My friends and family all tend to play different types of games, and none of us can really relate to what the others play. For example, my best friend Kelly plays Sims 3.
I do not understand this game at all.
Honestly, I get the appeal on some level, but when choosing how to use the time I've budgeted for video games, Sims is very low on that list. Still, it was her birthday and I wanted to get her something she'd enjoy even if I didn't totally get it. I imagine this is the same feeling most parents have when buying games for their kids. That analogy may not be entirely inaccurate in describing our friendship.
So the birthday comes, and she is now the proud owner of this:
I looked briefly at it. It seems to be a cross between spring break and an episode of True Blood.
Two things I enjoy on an intellectual level, but for some reason do not hold the same appeal in this iteration. Still, she wanted it, and I gave it to her on the condition she create me and Jessica Hamby (a character from True Blood) living together.

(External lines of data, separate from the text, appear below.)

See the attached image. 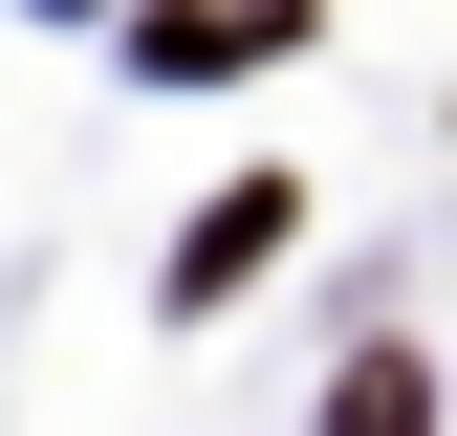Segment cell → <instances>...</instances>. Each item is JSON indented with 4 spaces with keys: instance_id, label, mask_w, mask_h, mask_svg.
<instances>
[{
    "instance_id": "1",
    "label": "cell",
    "mask_w": 457,
    "mask_h": 436,
    "mask_svg": "<svg viewBox=\"0 0 457 436\" xmlns=\"http://www.w3.org/2000/svg\"><path fill=\"white\" fill-rule=\"evenodd\" d=\"M327 0H131V66L153 88H218V66H283Z\"/></svg>"
},
{
    "instance_id": "2",
    "label": "cell",
    "mask_w": 457,
    "mask_h": 436,
    "mask_svg": "<svg viewBox=\"0 0 457 436\" xmlns=\"http://www.w3.org/2000/svg\"><path fill=\"white\" fill-rule=\"evenodd\" d=\"M283 240H305V175H240V197H218L196 240H175V327H218V306H240L262 262H283Z\"/></svg>"
},
{
    "instance_id": "3",
    "label": "cell",
    "mask_w": 457,
    "mask_h": 436,
    "mask_svg": "<svg viewBox=\"0 0 457 436\" xmlns=\"http://www.w3.org/2000/svg\"><path fill=\"white\" fill-rule=\"evenodd\" d=\"M327 436H436V371H414V349H349V393H327Z\"/></svg>"
}]
</instances>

Seeing the result, it was both admittedly creepy and funny. I probably should've also asked that we be exclusive to each other, but Sim-Me seems to have coped fine with things over time.
It was probably the best game-related gift I've ever given someone.

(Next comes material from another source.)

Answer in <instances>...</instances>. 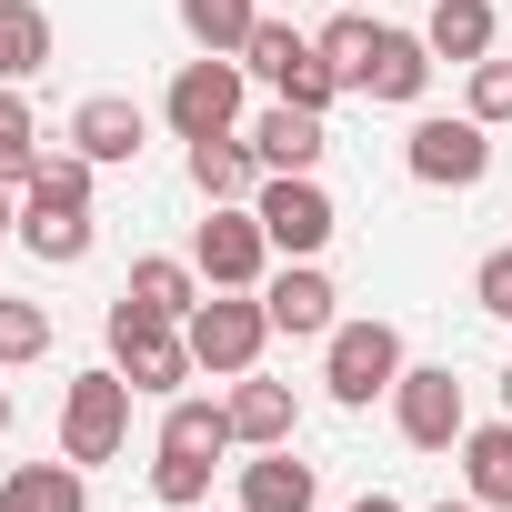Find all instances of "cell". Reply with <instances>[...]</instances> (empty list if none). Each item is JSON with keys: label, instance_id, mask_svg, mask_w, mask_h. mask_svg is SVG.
<instances>
[{"label": "cell", "instance_id": "6da1fadb", "mask_svg": "<svg viewBox=\"0 0 512 512\" xmlns=\"http://www.w3.org/2000/svg\"><path fill=\"white\" fill-rule=\"evenodd\" d=\"M101 332H111V372H121L131 392H161V402H171V392L201 372V362H191V332H181L171 312L131 302V292L111 302V322H101Z\"/></svg>", "mask_w": 512, "mask_h": 512}, {"label": "cell", "instance_id": "7a4b0ae2", "mask_svg": "<svg viewBox=\"0 0 512 512\" xmlns=\"http://www.w3.org/2000/svg\"><path fill=\"white\" fill-rule=\"evenodd\" d=\"M191 272L211 282V292H251L272 272V231H262V211L251 201H211V221L191 231Z\"/></svg>", "mask_w": 512, "mask_h": 512}, {"label": "cell", "instance_id": "3957f363", "mask_svg": "<svg viewBox=\"0 0 512 512\" xmlns=\"http://www.w3.org/2000/svg\"><path fill=\"white\" fill-rule=\"evenodd\" d=\"M241 71L251 81H272V101H302V111H332V91H342V71L322 61V41H302L292 21H262L241 41Z\"/></svg>", "mask_w": 512, "mask_h": 512}, {"label": "cell", "instance_id": "277c9868", "mask_svg": "<svg viewBox=\"0 0 512 512\" xmlns=\"http://www.w3.org/2000/svg\"><path fill=\"white\" fill-rule=\"evenodd\" d=\"M131 442V382L121 372H71V392H61V462H111Z\"/></svg>", "mask_w": 512, "mask_h": 512}, {"label": "cell", "instance_id": "5b68a950", "mask_svg": "<svg viewBox=\"0 0 512 512\" xmlns=\"http://www.w3.org/2000/svg\"><path fill=\"white\" fill-rule=\"evenodd\" d=\"M191 362L201 372H221V382H241V372H262V342H272V312L251 302V292H211L191 322Z\"/></svg>", "mask_w": 512, "mask_h": 512}, {"label": "cell", "instance_id": "8992f818", "mask_svg": "<svg viewBox=\"0 0 512 512\" xmlns=\"http://www.w3.org/2000/svg\"><path fill=\"white\" fill-rule=\"evenodd\" d=\"M241 51H201V61H181L171 71V91H161V111H171V131L181 141H211V131H231L241 121Z\"/></svg>", "mask_w": 512, "mask_h": 512}, {"label": "cell", "instance_id": "52a82bcc", "mask_svg": "<svg viewBox=\"0 0 512 512\" xmlns=\"http://www.w3.org/2000/svg\"><path fill=\"white\" fill-rule=\"evenodd\" d=\"M392 412H402V442L412 452H462V432H472V402H462L452 362H402Z\"/></svg>", "mask_w": 512, "mask_h": 512}, {"label": "cell", "instance_id": "ba28073f", "mask_svg": "<svg viewBox=\"0 0 512 512\" xmlns=\"http://www.w3.org/2000/svg\"><path fill=\"white\" fill-rule=\"evenodd\" d=\"M251 211H262V231H272V251H292V262H312V251L342 231V211H332V191L312 181V171H262V191H251Z\"/></svg>", "mask_w": 512, "mask_h": 512}, {"label": "cell", "instance_id": "9c48e42d", "mask_svg": "<svg viewBox=\"0 0 512 512\" xmlns=\"http://www.w3.org/2000/svg\"><path fill=\"white\" fill-rule=\"evenodd\" d=\"M322 382H332V402H382L392 382H402V332L392 322H332V352H322Z\"/></svg>", "mask_w": 512, "mask_h": 512}, {"label": "cell", "instance_id": "30bf717a", "mask_svg": "<svg viewBox=\"0 0 512 512\" xmlns=\"http://www.w3.org/2000/svg\"><path fill=\"white\" fill-rule=\"evenodd\" d=\"M402 161H412V181H432V191H472V181L492 171V141H482L472 111H462V121H412Z\"/></svg>", "mask_w": 512, "mask_h": 512}, {"label": "cell", "instance_id": "8fae6325", "mask_svg": "<svg viewBox=\"0 0 512 512\" xmlns=\"http://www.w3.org/2000/svg\"><path fill=\"white\" fill-rule=\"evenodd\" d=\"M141 101H121V91H91L81 111H71V151L81 161H101V171H121V161H141Z\"/></svg>", "mask_w": 512, "mask_h": 512}, {"label": "cell", "instance_id": "7c38bea8", "mask_svg": "<svg viewBox=\"0 0 512 512\" xmlns=\"http://www.w3.org/2000/svg\"><path fill=\"white\" fill-rule=\"evenodd\" d=\"M332 282H322V262H292V272H272L262 282V312H272V332H292V342H332Z\"/></svg>", "mask_w": 512, "mask_h": 512}, {"label": "cell", "instance_id": "4fadbf2b", "mask_svg": "<svg viewBox=\"0 0 512 512\" xmlns=\"http://www.w3.org/2000/svg\"><path fill=\"white\" fill-rule=\"evenodd\" d=\"M221 412H231V442H251V452H282V442L302 432V402H292V382H262V372H241Z\"/></svg>", "mask_w": 512, "mask_h": 512}, {"label": "cell", "instance_id": "5bb4252c", "mask_svg": "<svg viewBox=\"0 0 512 512\" xmlns=\"http://www.w3.org/2000/svg\"><path fill=\"white\" fill-rule=\"evenodd\" d=\"M251 151H262V171H322L332 131H322V111H302V101H272L262 121H251Z\"/></svg>", "mask_w": 512, "mask_h": 512}, {"label": "cell", "instance_id": "9a60e30c", "mask_svg": "<svg viewBox=\"0 0 512 512\" xmlns=\"http://www.w3.org/2000/svg\"><path fill=\"white\" fill-rule=\"evenodd\" d=\"M21 241L41 251L51 272H71V262H91L101 231H91V201H41V191H31V201H21Z\"/></svg>", "mask_w": 512, "mask_h": 512}, {"label": "cell", "instance_id": "2e32d148", "mask_svg": "<svg viewBox=\"0 0 512 512\" xmlns=\"http://www.w3.org/2000/svg\"><path fill=\"white\" fill-rule=\"evenodd\" d=\"M312 492H322V472H312V462H292V442L241 462V512H312Z\"/></svg>", "mask_w": 512, "mask_h": 512}, {"label": "cell", "instance_id": "e0dca14e", "mask_svg": "<svg viewBox=\"0 0 512 512\" xmlns=\"http://www.w3.org/2000/svg\"><path fill=\"white\" fill-rule=\"evenodd\" d=\"M191 191H201V201H251V191H262V151H251L241 131L191 141Z\"/></svg>", "mask_w": 512, "mask_h": 512}, {"label": "cell", "instance_id": "ac0fdd59", "mask_svg": "<svg viewBox=\"0 0 512 512\" xmlns=\"http://www.w3.org/2000/svg\"><path fill=\"white\" fill-rule=\"evenodd\" d=\"M462 492H472L482 512H512V412L462 432Z\"/></svg>", "mask_w": 512, "mask_h": 512}, {"label": "cell", "instance_id": "d6986e66", "mask_svg": "<svg viewBox=\"0 0 512 512\" xmlns=\"http://www.w3.org/2000/svg\"><path fill=\"white\" fill-rule=\"evenodd\" d=\"M0 512H91V482H81V462H11Z\"/></svg>", "mask_w": 512, "mask_h": 512}, {"label": "cell", "instance_id": "ffe728a7", "mask_svg": "<svg viewBox=\"0 0 512 512\" xmlns=\"http://www.w3.org/2000/svg\"><path fill=\"white\" fill-rule=\"evenodd\" d=\"M362 91H372V101H422V91H432V41H422V31H382Z\"/></svg>", "mask_w": 512, "mask_h": 512}, {"label": "cell", "instance_id": "44dd1931", "mask_svg": "<svg viewBox=\"0 0 512 512\" xmlns=\"http://www.w3.org/2000/svg\"><path fill=\"white\" fill-rule=\"evenodd\" d=\"M432 61H492V0H432V21H422Z\"/></svg>", "mask_w": 512, "mask_h": 512}, {"label": "cell", "instance_id": "7402d4cb", "mask_svg": "<svg viewBox=\"0 0 512 512\" xmlns=\"http://www.w3.org/2000/svg\"><path fill=\"white\" fill-rule=\"evenodd\" d=\"M41 71H51V11L0 0V81H41Z\"/></svg>", "mask_w": 512, "mask_h": 512}, {"label": "cell", "instance_id": "603a6c76", "mask_svg": "<svg viewBox=\"0 0 512 512\" xmlns=\"http://www.w3.org/2000/svg\"><path fill=\"white\" fill-rule=\"evenodd\" d=\"M131 302H151V312H171V322H191L201 312V272L191 262H161V251H151V262H131V282H121Z\"/></svg>", "mask_w": 512, "mask_h": 512}, {"label": "cell", "instance_id": "cb8c5ba5", "mask_svg": "<svg viewBox=\"0 0 512 512\" xmlns=\"http://www.w3.org/2000/svg\"><path fill=\"white\" fill-rule=\"evenodd\" d=\"M41 181V131H31V101L0 81V191H31Z\"/></svg>", "mask_w": 512, "mask_h": 512}, {"label": "cell", "instance_id": "d4e9b609", "mask_svg": "<svg viewBox=\"0 0 512 512\" xmlns=\"http://www.w3.org/2000/svg\"><path fill=\"white\" fill-rule=\"evenodd\" d=\"M161 452H231V412L221 402H191V392H171V412H161Z\"/></svg>", "mask_w": 512, "mask_h": 512}, {"label": "cell", "instance_id": "484cf974", "mask_svg": "<svg viewBox=\"0 0 512 512\" xmlns=\"http://www.w3.org/2000/svg\"><path fill=\"white\" fill-rule=\"evenodd\" d=\"M181 31L201 51H241L251 31H262V0H181Z\"/></svg>", "mask_w": 512, "mask_h": 512}, {"label": "cell", "instance_id": "4316f807", "mask_svg": "<svg viewBox=\"0 0 512 512\" xmlns=\"http://www.w3.org/2000/svg\"><path fill=\"white\" fill-rule=\"evenodd\" d=\"M372 41H382V21H372V11H342V21L322 31V61L342 71V91H362V71H372Z\"/></svg>", "mask_w": 512, "mask_h": 512}, {"label": "cell", "instance_id": "83f0119b", "mask_svg": "<svg viewBox=\"0 0 512 512\" xmlns=\"http://www.w3.org/2000/svg\"><path fill=\"white\" fill-rule=\"evenodd\" d=\"M51 352V312L21 302V292H0V362H41Z\"/></svg>", "mask_w": 512, "mask_h": 512}, {"label": "cell", "instance_id": "f1b7e54d", "mask_svg": "<svg viewBox=\"0 0 512 512\" xmlns=\"http://www.w3.org/2000/svg\"><path fill=\"white\" fill-rule=\"evenodd\" d=\"M201 492H211V462H201V452H161V462H151V502H171V512H191Z\"/></svg>", "mask_w": 512, "mask_h": 512}, {"label": "cell", "instance_id": "f546056e", "mask_svg": "<svg viewBox=\"0 0 512 512\" xmlns=\"http://www.w3.org/2000/svg\"><path fill=\"white\" fill-rule=\"evenodd\" d=\"M91 181H101V161H81V151H41V201H91Z\"/></svg>", "mask_w": 512, "mask_h": 512}, {"label": "cell", "instance_id": "4dcf8cb0", "mask_svg": "<svg viewBox=\"0 0 512 512\" xmlns=\"http://www.w3.org/2000/svg\"><path fill=\"white\" fill-rule=\"evenodd\" d=\"M472 121H512V61H472Z\"/></svg>", "mask_w": 512, "mask_h": 512}, {"label": "cell", "instance_id": "1f68e13d", "mask_svg": "<svg viewBox=\"0 0 512 512\" xmlns=\"http://www.w3.org/2000/svg\"><path fill=\"white\" fill-rule=\"evenodd\" d=\"M472 302L492 322H512V251H482V272H472Z\"/></svg>", "mask_w": 512, "mask_h": 512}, {"label": "cell", "instance_id": "d6a6232c", "mask_svg": "<svg viewBox=\"0 0 512 512\" xmlns=\"http://www.w3.org/2000/svg\"><path fill=\"white\" fill-rule=\"evenodd\" d=\"M0 241H21V211H11V191H0Z\"/></svg>", "mask_w": 512, "mask_h": 512}, {"label": "cell", "instance_id": "836d02e7", "mask_svg": "<svg viewBox=\"0 0 512 512\" xmlns=\"http://www.w3.org/2000/svg\"><path fill=\"white\" fill-rule=\"evenodd\" d=\"M352 512H402V502H392V492H362V502H352Z\"/></svg>", "mask_w": 512, "mask_h": 512}, {"label": "cell", "instance_id": "e575fe53", "mask_svg": "<svg viewBox=\"0 0 512 512\" xmlns=\"http://www.w3.org/2000/svg\"><path fill=\"white\" fill-rule=\"evenodd\" d=\"M432 512H482V502H472V492H462V502H432Z\"/></svg>", "mask_w": 512, "mask_h": 512}, {"label": "cell", "instance_id": "d590c367", "mask_svg": "<svg viewBox=\"0 0 512 512\" xmlns=\"http://www.w3.org/2000/svg\"><path fill=\"white\" fill-rule=\"evenodd\" d=\"M0 442H11V392H0Z\"/></svg>", "mask_w": 512, "mask_h": 512}, {"label": "cell", "instance_id": "8d00e7d4", "mask_svg": "<svg viewBox=\"0 0 512 512\" xmlns=\"http://www.w3.org/2000/svg\"><path fill=\"white\" fill-rule=\"evenodd\" d=\"M502 412H512V372H502Z\"/></svg>", "mask_w": 512, "mask_h": 512}, {"label": "cell", "instance_id": "74e56055", "mask_svg": "<svg viewBox=\"0 0 512 512\" xmlns=\"http://www.w3.org/2000/svg\"><path fill=\"white\" fill-rule=\"evenodd\" d=\"M352 11H362V0H352Z\"/></svg>", "mask_w": 512, "mask_h": 512}]
</instances>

On the opposite side though, the best game-related gift I ever got was from Hamza and Jesse.
To be honest, it was something I won for donating to Child's Play during their gaming marathon. I love our community, and I loved watching them and the rest of the Dtoid staff play games and mess around for a really good cause. Receiving these things made me feel like I was a part of it even though I wasn't there in person. Most importantly, it showed me that something undeniably good, like helping sick kids in our own way, can happen because of video games and the people that love playing them.